8 Responses to No Hope in Reusable Grocery Bags

  1. Pingback: Eureaka! It Works. « Before Morning Breaks

  2. Les Riles says:

    Oh you are oh so wrong!
    Barb, we still have some “gettin’ to know each other” to go! I will have you know that we are the proud owners (and USERS) of no less than 20 or 25 reusable grocery bags. Wal-Mart Deluxe. One dolla apiece. What fits in them? Three plastic bags worth of groceries! You won’t find me giving China credit for much these days, but did you know that plastic bags are now BANNED from use there? Yup. The government laid down the law. I’m not sure if I can put a link in a WordPress comment, but let me try… check out China’s savings. If there’s no link here as you read this, go to and search for “china’s plastic bag ban will save” and the top article that comes up will be the one. Wait until you see what they save, just wait! (No, don’t wait, go take a peek now, and come back.) Here’s a quote from the Wall Street Journal, It’s estimated that 3 billion plastic bags are used each day in China, where the discarded bags are known as “white pollution.”

    But I digress… We did forget bags in the car though, and at home as well. That’s how we wound up with 20-25 of them. If we forgot the 3 or 4 that we had, well, shame on us, we just bought 3 or 4 more. (Let’s face it, how many times are you going to forget, once or twice? Wrong!) Anyway, after we had about 8 in each car, (we used to have 3 cars, now down to 2, thankfully,) we finally started remembering them. Now we neatly fold a bunch of them and put them back into one of the bags. Such fun. The only thing that still goes in plastic bags is nasty meat. Well, not nasty as in uneatable, just, you know, yucky from blood and guts and stuff. (I’m 90% vegetarian, don’t really like touching meat, or having chicken stuff dripping in a bag, eww!) Anyway, bags…

    Yup, Barb, Les & Iris use ‘em alright. Now let me see if I can get Iris away from her studying. (2 more weeks of training on her new job, she’s really working hard!)

    I’ll write more soon. I know for sure what ONE of my challenges is going to be: Going Sun Up to Sun Down without turning on this machine! ~ Les


  3. Lisa Nowak says:

    I saw that notice on the shopping cart corral too. It’s not big or prominent enough. They need to post it on the door of the store.

    I have the same problem you do remembering. And I doubt I’d remember to sit on them if I can’t remember to take them into the store. What are you supposed to do, just leave them on your seat all the time and ride around on them everywhere you go?


  4. Barb says:

    Rose, I once thought about paying those young people who carry your groceries to the car, to run out and get my bags. (Yes, I have hot-footted it out to get my own bags, but I’m getting really ticked at them and thought somebody else might fetch them for me.)

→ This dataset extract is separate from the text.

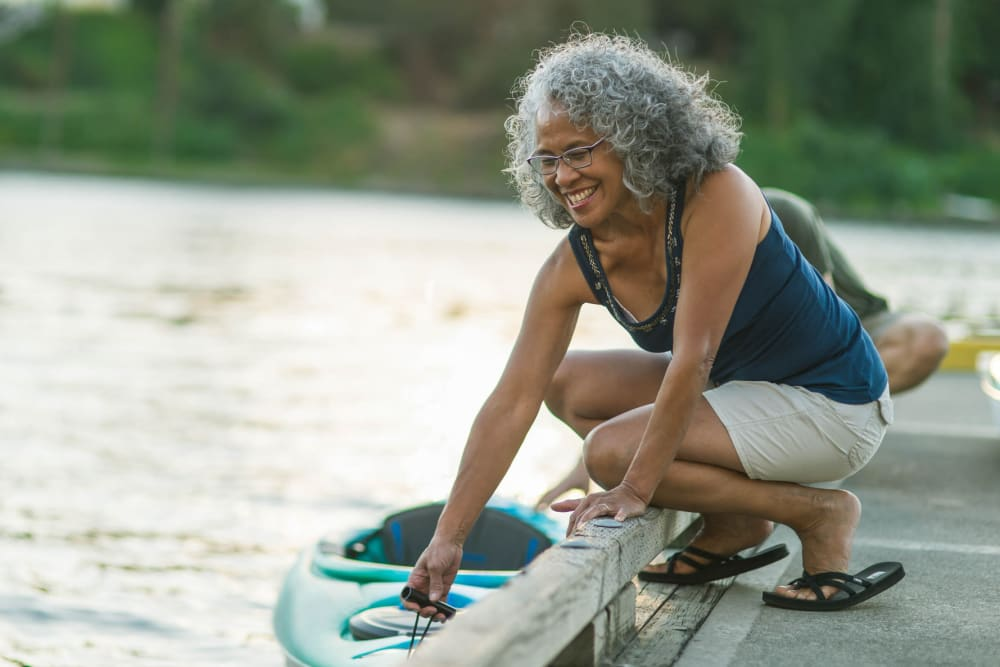 A woman getting into a kayak at Applewood Pointe of Westminster in Westminster, Colorado
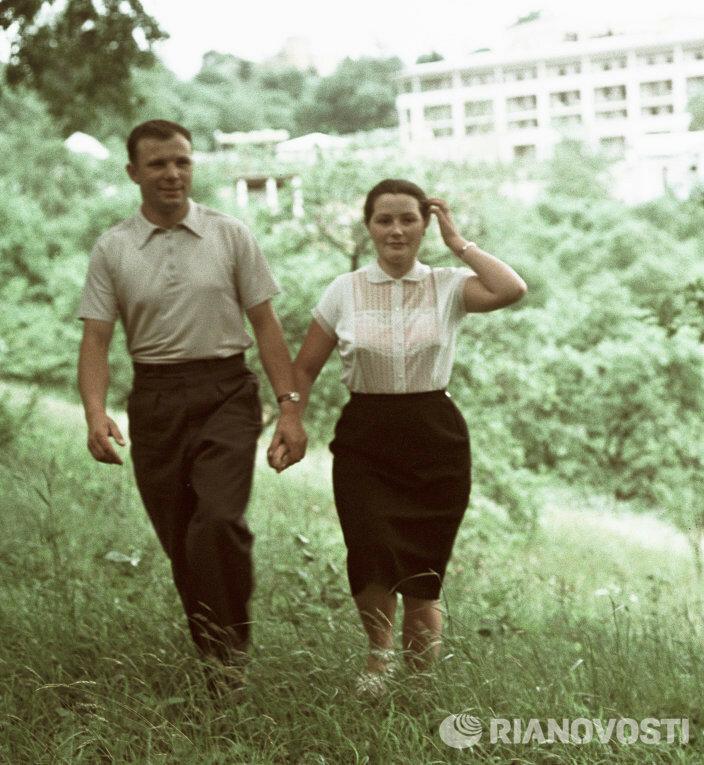 1961 Гагарин с женой Валентиной.jpg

    Nope. They’ll graciously carry groceries TO your vehicle, but retrieving reusable bags is your own darn business. POOH!


  5. Barb says:

    Let us know when you post the instructions to crocheting with plastic bags, so I can link to you.


  6. digipicsphotography says:

    ROFL! Don’t bother with those eco bags. 😀 Just use plastic. Besides you can make wonderful crochet tote bags and rugs and placemats out of all the plastic bags you collect from the store.


  7. Roxie says:

    A couple of times I ran back out to the car while DH stood in line with the grocery cart. You get in the habit eventually. You’re the only person I have ever heard of who stood in the rain to bag her own groceries. What a hero you are!


  8. This is so funny, especially since I experience the same thing! I am always leaving my bags either in the car or on the table by the front door!! When they actually accompany me to the store ( but stay safely in the car) I am feeling a little pleased as it is like winning the first leg of a race. But I never reach the finish line most times. Usually they wait for me in the car, and when the bag boy goes to load my plastic bags filled with groceries in the back of my vehicle, he sees the cloth ones and I swear there is a grin on his face.
    I always say “I forgot to take them in,” like I am apologizing for it. Sigh! Yes, and I am sure many women and men go through the same thing. Those darn bags will outlast us as they hardly get used!!!!